Diego Garcia's unusual status makes it suitable for those keen to avoid legal oversight. Britain has consistently refused to say if, in respect to Diego Garcia, it recognises the UN convention against torture and the international convention on civil and political rights as the atoll is officially unpopulated.

This may explain why, shortly after 9/11, the US sought to use it as detention centre for high-value detainees. Opposition from the UK forced the US to use Guantánamo Bay in Cuba instead. But Manfred Novak, the UN former special rapporteur on torture, told the Observer in 2008 he had credible evidence that detainees were held on Diego Garcia between 2002 and 2003. A former US general, Barry McCaffrey, said in 2006 that Diego Garcia had been used to hold detainees, though he later withdrew the claims. A CIA flight plan shows that, in 2004, the agency planned to render Abdulhakim Belhadj, an opponent of Muammar Gaddafi, and his pregnant wife, via Diego Garcia. The Metropolitan police are investigating this claim.

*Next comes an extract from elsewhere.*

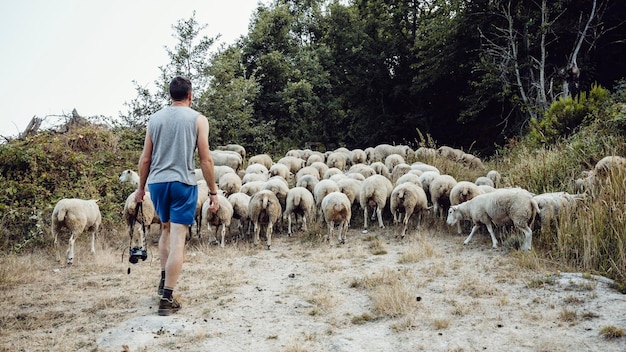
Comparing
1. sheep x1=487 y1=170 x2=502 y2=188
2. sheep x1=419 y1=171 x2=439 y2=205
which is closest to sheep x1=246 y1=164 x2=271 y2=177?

More light was shed in 2008 when David Miliband, then foreign secretary, conceded in parliament that two US planes, each carrying a single detainee, had refuelled on Diego Garcia in 2002. The revelation embarrassed Tony Blair who, in March 2007, told the Commons intelligence and security committee he was "satisfied" the US had not rendered an individual through any of the UK's overseas territories.

One of the rendered men is believed to have been Mohammed Saad Iqbal Madni, who was seized by the CIA in Indonesia in January 2002 and taken to Egypt. He was subsequently taken to Afghanistan then Guantánamo Bay, before being flown to Pakistan and freed in 2008. Madni is unable to walk unaided as a result of the electric shocks he received in Egypt.

The second man is thought to be Shaykh al-Libi, who was transferred from a US warship off Diego Garcia, and also taken to Egypt, where, under torture, he claimed al-Qaida was in league with Saddam Hussein in the development of weapons of mass destruction – statements that were cited in support of the 2003 invasion of Iraq.

Reprieve now believes that Miliband's 2008 statement to parliament referring to the two refuelling stops was based on an analysis of flights made by only 20% of the planes used in the rendition programme. The true number emerged in a lawsuit that revealed how two companies – DynCorp Systems and Solutions LLC and Computer Sciences Corporation – were contracted to operate a network of planes on behalf of the CIA.

Confirmation that Diego Garcia was used as a CIA black site is expected when the US Senate publishes a declassified intelligence report in the autumn. But many in Washington believe it will be heavily redacted making it difficult to gauge the UK's complicity.

Both countries have a vested interest that the focus shifts off Diego Garcia. In return for leasing the atoll to the US, the UK receives a 5% reduction in the research and development costs associated with its use of the US-owned Trident nuclear missile programme. A new lease must be negotiated by December. The clock is ticking. What the UK knew about what was going on in Diego Garcia may not become fully apparent until negotiations about its future have concluded.